Captioned web image data
>>>>>
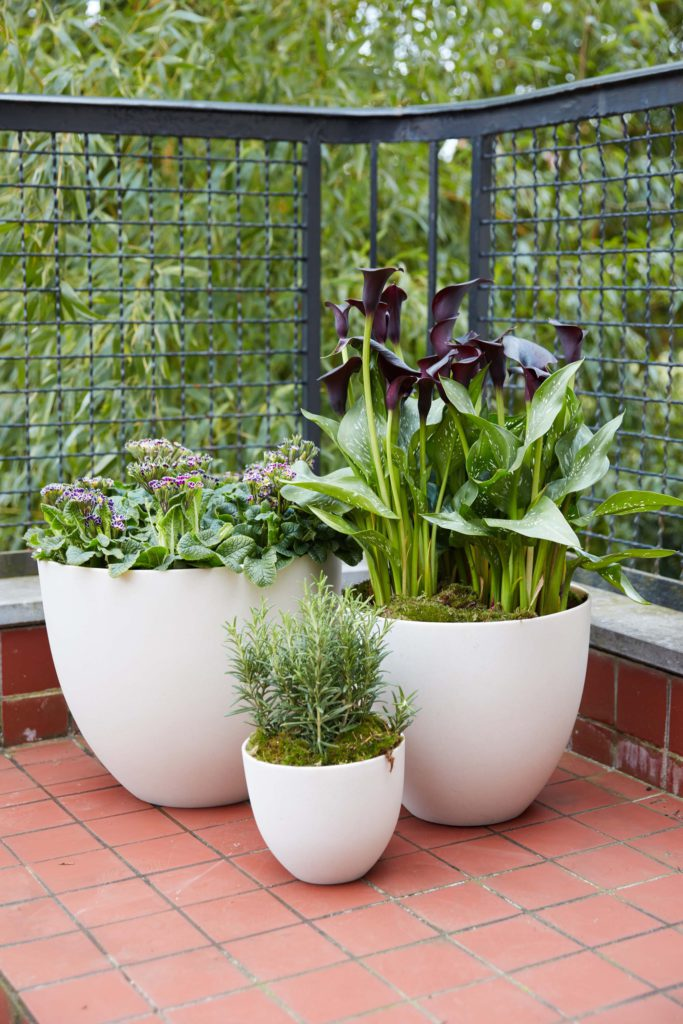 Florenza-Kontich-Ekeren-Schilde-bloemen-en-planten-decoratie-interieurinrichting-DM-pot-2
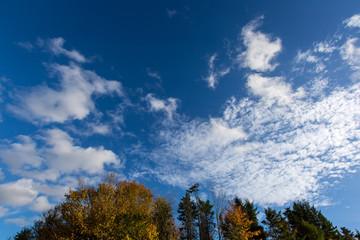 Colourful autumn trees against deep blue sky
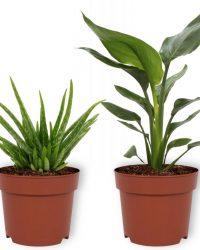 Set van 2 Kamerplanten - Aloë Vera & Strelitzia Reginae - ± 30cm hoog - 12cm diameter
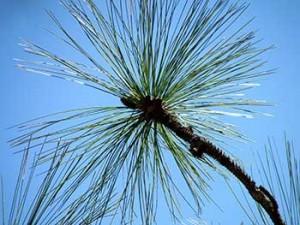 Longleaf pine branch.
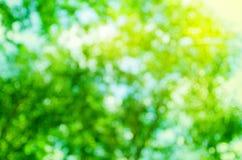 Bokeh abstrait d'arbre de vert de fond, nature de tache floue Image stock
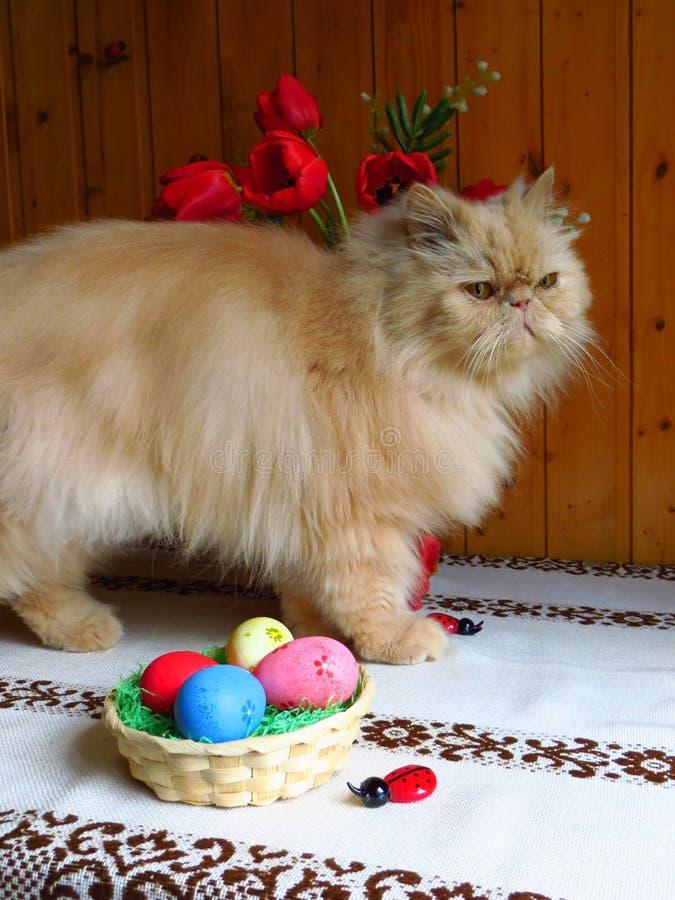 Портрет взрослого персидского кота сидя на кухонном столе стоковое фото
<<<<<
**Task prompt:**
A verbatim copy of the entries, without the pictures, is what this task requires.

**Response:**
 Florenza-Kontich-Ekeren-Schilde-bloemen-en-planten-decoratie-interieurinrichting-DM-pot-2
 Colourful autumn trees against deep blue sky
 Set van 2 Kamerplanten - Aloë Vera & Strelitzia Reginae - ± 30cm hoog - 12cm diameter
 Longleaf pine branch.
 Bokeh abstrait d'arbre de vert de fond, nature de tache floue Image stock
 Портрет взрослого персидского кота сидя на кухонном столе стоковое фото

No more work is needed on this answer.